▶ [Task goal] Lay out the entries as a Markdown table with the columns "Row" and "Line". Start at the line containing "How much separation", stop after the final line of the entries, and leave out blank lines.

Rows from a dataset on spatial reasoning
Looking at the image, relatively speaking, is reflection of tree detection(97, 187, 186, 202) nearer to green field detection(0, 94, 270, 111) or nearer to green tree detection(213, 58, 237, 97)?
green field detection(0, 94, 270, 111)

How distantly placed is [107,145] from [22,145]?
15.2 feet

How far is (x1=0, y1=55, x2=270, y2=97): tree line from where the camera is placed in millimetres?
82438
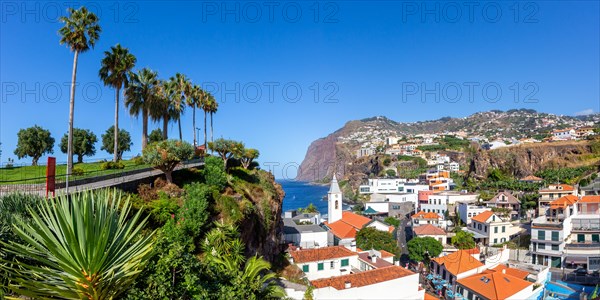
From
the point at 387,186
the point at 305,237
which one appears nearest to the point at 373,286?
the point at 305,237

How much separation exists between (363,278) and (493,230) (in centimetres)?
3101

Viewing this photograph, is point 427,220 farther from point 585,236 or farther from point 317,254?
point 317,254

▶ [Written solution]
| Row | Line |
|---|---|
| 1 | How much separation exists between (363,278) and (493,230) (in centimetres)? |
| 2 | 3101 |
| 3 | Viewing this photograph, is point 427,220 farther from point 585,236 or farther from point 317,254? |
| 4 | point 317,254 |